OBJECTIVES The aim of our study was to assess the link between epicardial fat (EF) volume and paracardial
fat (PF) volume, relative expressions of several genes in epicardial, paracardial, and perivascular
fat and corresponding serum cytokines in patients with CAD in relation to DM.
PATIENTS AND METHODS A total of 66 consecutive patients (33 with DM) with multivessel CAD were
included. We obtained cardiac magnetic resonance, serum cytokines levels, and their relative mRNA expressions
in EF, PF, and perivascular fat samples of the following: adrenomedullin (ADM), fibroblast growth
factor 21 (FGF21), transforming growth factor β (TGFβ), phospholipid transfer protein (PLTP), receptor for
advanced glycation endproducts (RAGE), thrombospondin 1 (THSB1), and uncoupling protein 1 (UCP1).
RESULTS There were no differences in the anthropometric parameters or fat depots, except for higher
epicardial fat volume in patients with DM (mean [SD], 105.6 [38.5] ml vs 84 [29.2] ml; P = 0.02). Patients
with DM exhibited a significantly increased RAGE expression in EF (median [Q1–Q3], 0.17 [0.06–1.48]

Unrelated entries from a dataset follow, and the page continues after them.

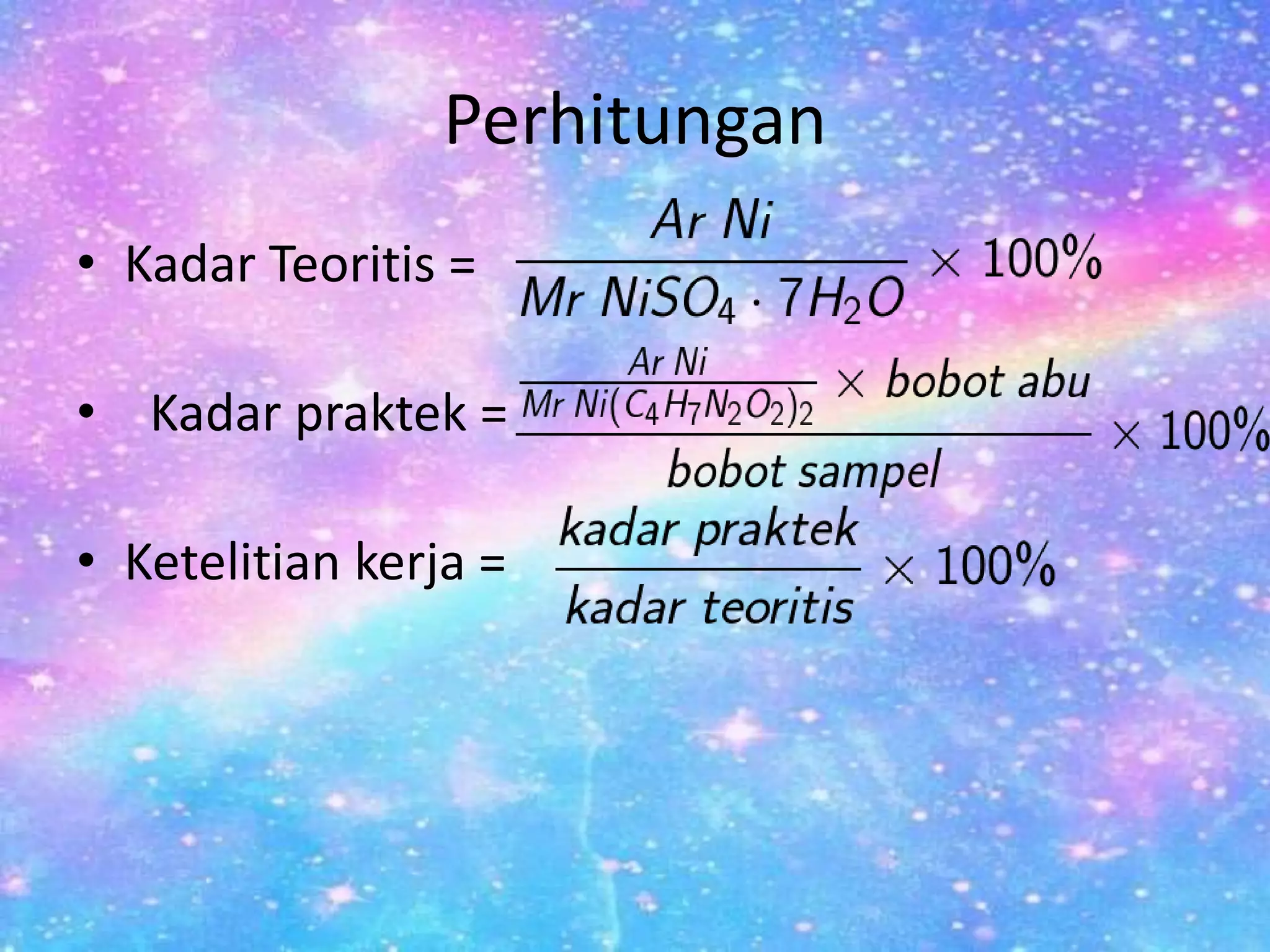 Perhitungan

• Kadar Teoritis = $\frac{Ar\ Ni}{Mr\ NiSO_4 \cdot 7H_2O} \times 100\%$

• Kadar praktek = $\frac{\frac{Ar\ Ni}{Mr\ Ni(C_4H_7N_2O_2)_2} \times bobot\ abu}{bobot\ sampel} \times 100\%$

• Ketelitian kerja = $\frac{kadar\ praktek}{kadar\ teoritis} \times 100\%$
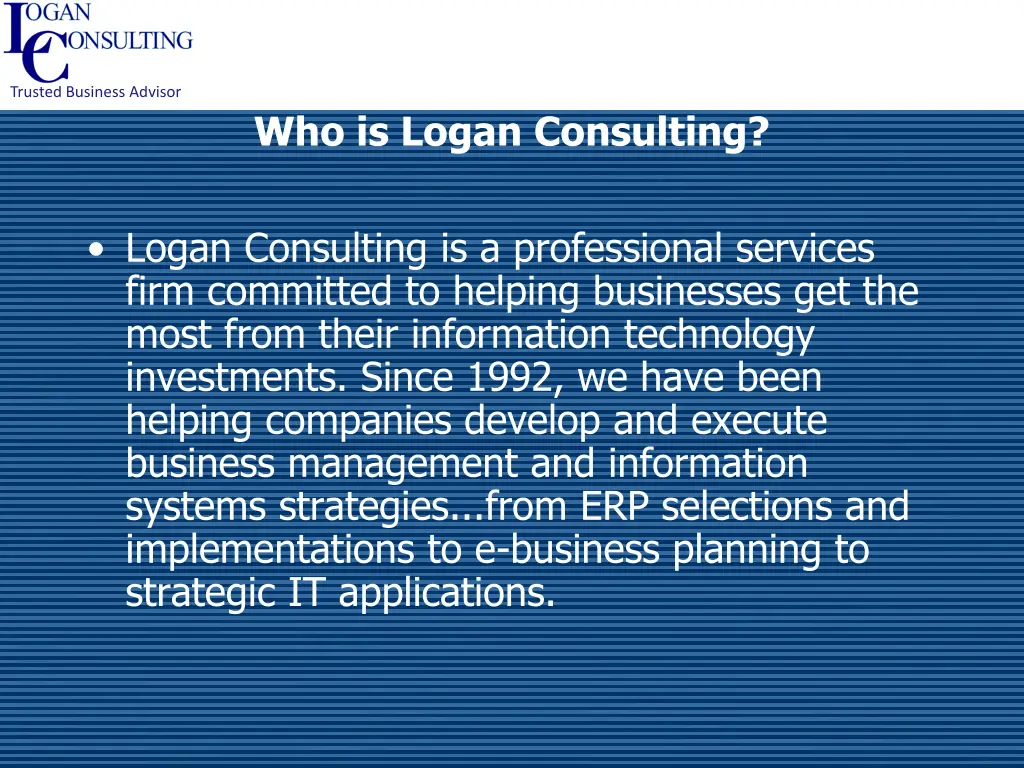 LOGAN CONSULTING
Trusted Business Advisor

Who is Logan Consulting?

• Logan Consulting is a professional services firm committed to helping businesses get the most from their information technology investments. Since 1992, we have been helping companies develop and execute business management and information systems strategies...from ERP selections and implementations to e-business planning to strategic IT applications.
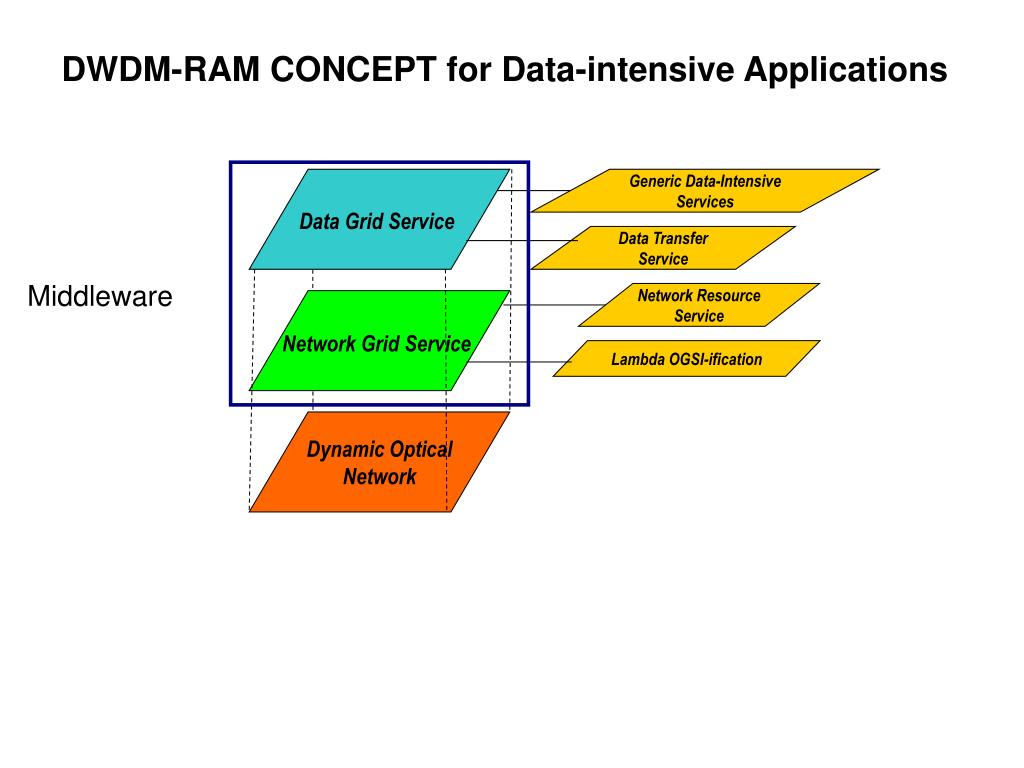 DWDM-RAM CONCEPT for Data-intensive Applications

Middleware

Data Grid Service

Network Grid Service

Dynamic Optical Network

Generic Data-Intensive Services

Data Transfer Service

Network Resource Service

Lambda OGSI-ification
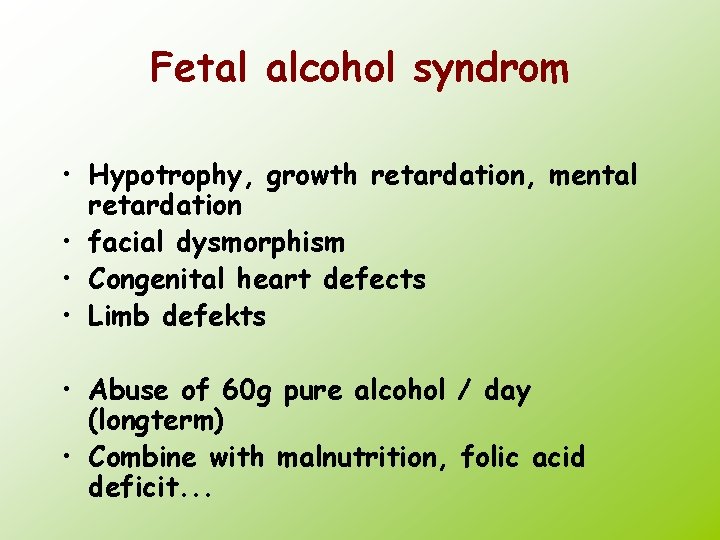 Fetal alcohol syndrom

• Hypotrophy, growth retardation, mental retardation
• facial dysmorphism
• Congenital heart defects
• Limb defekts

• Abuse of 60g pure alcohol / day (longterm)
• Combine with malnutrition, folic acid deficit...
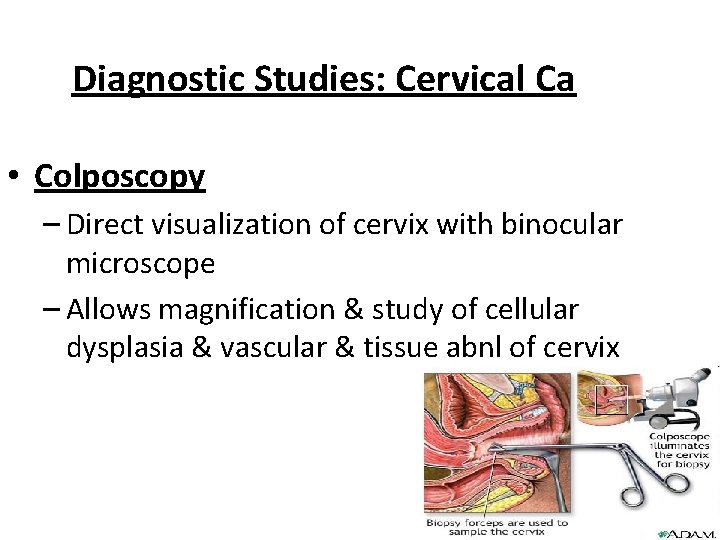 Diagnostic Studies: Cervical Ca

• Colposcopy
– Direct visualization of cervix with binocular microscope
– Allows magnification & study of cellular dysplasia & vascular & tissue abnl of cervix

Colposcope illuminates the cervix for biopsy

Biopsy forceps are used to sample the cervix

A.D.A.M.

AU vs 0.08 [0.02–0.24] AU, P = 0.03). Diabetes was also associated with increased expression of ADM
in EF and PF and decreased expression of FGF21 compared with patients without DM.
CONCLUSIONS Patients with multivessel CAD and DM revealed increased volume and more dysfunctional
profile of gene expressions in EF and significantly decreased expression of cardioprotective FGF21.